Using the data below, return all lines in which "name" appears.

• [MATERIALS PROVIDED]:
|---|

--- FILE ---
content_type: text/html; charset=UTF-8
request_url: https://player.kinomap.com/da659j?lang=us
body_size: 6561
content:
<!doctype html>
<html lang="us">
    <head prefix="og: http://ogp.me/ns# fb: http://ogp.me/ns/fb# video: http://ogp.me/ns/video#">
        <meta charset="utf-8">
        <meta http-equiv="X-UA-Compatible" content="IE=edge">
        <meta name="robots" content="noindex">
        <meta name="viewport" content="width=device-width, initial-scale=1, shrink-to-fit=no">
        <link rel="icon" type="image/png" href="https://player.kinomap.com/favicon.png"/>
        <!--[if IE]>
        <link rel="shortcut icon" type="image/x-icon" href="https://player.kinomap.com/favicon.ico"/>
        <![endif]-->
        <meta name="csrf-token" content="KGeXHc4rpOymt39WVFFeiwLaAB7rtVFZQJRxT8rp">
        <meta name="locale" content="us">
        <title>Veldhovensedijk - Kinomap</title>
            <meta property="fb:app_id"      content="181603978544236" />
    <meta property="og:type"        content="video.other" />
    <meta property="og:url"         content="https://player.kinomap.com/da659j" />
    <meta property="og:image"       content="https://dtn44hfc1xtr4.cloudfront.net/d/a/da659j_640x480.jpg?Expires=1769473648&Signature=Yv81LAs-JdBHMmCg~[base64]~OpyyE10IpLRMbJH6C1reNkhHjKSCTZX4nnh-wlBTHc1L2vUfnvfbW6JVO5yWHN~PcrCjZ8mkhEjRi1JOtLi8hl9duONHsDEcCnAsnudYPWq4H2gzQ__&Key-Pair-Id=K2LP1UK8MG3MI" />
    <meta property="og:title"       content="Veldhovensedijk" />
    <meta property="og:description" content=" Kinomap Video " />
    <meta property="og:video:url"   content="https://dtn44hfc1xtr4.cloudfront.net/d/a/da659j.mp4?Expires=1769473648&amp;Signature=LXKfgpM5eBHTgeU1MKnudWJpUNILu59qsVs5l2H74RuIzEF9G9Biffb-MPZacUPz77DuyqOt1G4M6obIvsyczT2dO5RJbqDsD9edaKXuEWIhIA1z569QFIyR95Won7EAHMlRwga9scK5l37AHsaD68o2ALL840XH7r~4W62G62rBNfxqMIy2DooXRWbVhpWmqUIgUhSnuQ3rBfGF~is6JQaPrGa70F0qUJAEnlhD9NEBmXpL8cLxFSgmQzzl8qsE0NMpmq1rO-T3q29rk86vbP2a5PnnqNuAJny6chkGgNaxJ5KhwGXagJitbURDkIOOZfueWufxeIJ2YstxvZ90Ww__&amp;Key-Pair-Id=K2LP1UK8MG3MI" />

|---|

• [SOLUTION TO THIS EXERCISE]:
        <meta name="robots" content="noindex">
        <meta name="viewport" content="width=device-width, initial-scale=1, shrink-to-fit=no">
        <meta name="csrf-token" content="KGeXHc4rpOymt39WVFFeiwLaAB7rtVFZQJRxT8rp">
        <meta name="locale" content="us">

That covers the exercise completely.